Walmart applied for a patent for “drone pollinators” on March 8, with the application’s notes detailing the continuous decline of healthy insect pollination rates and that unmanned aerial vehicles would be better suited to collect pollen and fertilize crops than the traditional crop-duster standard.
According to CBS, scientists have found that pesticides are a cause of the swift decline of the bee population. Whatever the cause, this modern environmental trend called Colony Collapse Disorder is of serious concern to professionals in the field. Bees are, after all, responsible for much of the pollination across Earth, with some crops relying completely on their behavior.

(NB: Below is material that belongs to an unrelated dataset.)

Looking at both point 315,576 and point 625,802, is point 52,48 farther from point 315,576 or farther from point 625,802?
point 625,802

Though it’s still widely disputed that Albert Einstein actually said the following, it certainly sounds serious enough to consider: “If the bee disappeared off the face of the Earth, man would only have four years left to live.”
The patent application itself expounds on the types of methods and systems proposed to alleviate the decline in pollination rates, such as UAVs autonomously collecting pollen from one crop’s flowers and applying it to another, plus secondary drone units with embedded pollen-decking sensors then confirming whether or not those pollinations were successful.

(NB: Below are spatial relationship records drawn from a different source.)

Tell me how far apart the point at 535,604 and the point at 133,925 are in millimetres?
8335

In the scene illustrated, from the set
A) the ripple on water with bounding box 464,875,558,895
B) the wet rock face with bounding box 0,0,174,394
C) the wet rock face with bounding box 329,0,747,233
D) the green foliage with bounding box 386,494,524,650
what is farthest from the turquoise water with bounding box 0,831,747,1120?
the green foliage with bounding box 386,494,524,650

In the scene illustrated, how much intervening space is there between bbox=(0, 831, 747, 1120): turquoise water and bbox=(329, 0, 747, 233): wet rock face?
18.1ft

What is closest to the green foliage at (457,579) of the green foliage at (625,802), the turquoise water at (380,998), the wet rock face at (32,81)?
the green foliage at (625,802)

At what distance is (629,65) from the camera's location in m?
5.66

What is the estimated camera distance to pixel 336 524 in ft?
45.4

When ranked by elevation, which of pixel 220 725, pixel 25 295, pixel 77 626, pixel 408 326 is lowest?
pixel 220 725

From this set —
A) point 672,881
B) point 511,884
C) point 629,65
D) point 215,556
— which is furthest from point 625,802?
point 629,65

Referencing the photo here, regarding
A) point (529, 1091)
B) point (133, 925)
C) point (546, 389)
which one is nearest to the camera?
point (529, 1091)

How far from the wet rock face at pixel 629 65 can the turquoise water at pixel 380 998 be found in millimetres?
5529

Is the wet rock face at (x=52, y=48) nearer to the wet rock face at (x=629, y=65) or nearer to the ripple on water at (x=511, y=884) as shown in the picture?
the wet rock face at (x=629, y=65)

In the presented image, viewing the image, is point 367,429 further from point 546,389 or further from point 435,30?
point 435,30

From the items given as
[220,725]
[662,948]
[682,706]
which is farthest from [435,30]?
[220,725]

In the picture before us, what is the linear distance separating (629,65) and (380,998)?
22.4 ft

“We’re always thinking about new concepts and ways that will help us further enhance how we service customers, but we don’t have any further details to share on these patents at this time,” a Walmart spokesman told CBS.
We’ve previously reported on similar environmentally-conscious drone efforts like this, such as the tree-planting UAV intended to combat C02 emissions, or the pellet-dropping drone used to save the black-footed ferret population in Central Montana. While a certain apprehension is healthy, when faced with the news that America’s largest corporation is patenting flying swarms of robot bees, the stated intentions, at this point, indicate a logical, universal motivation: To keep the world spinning.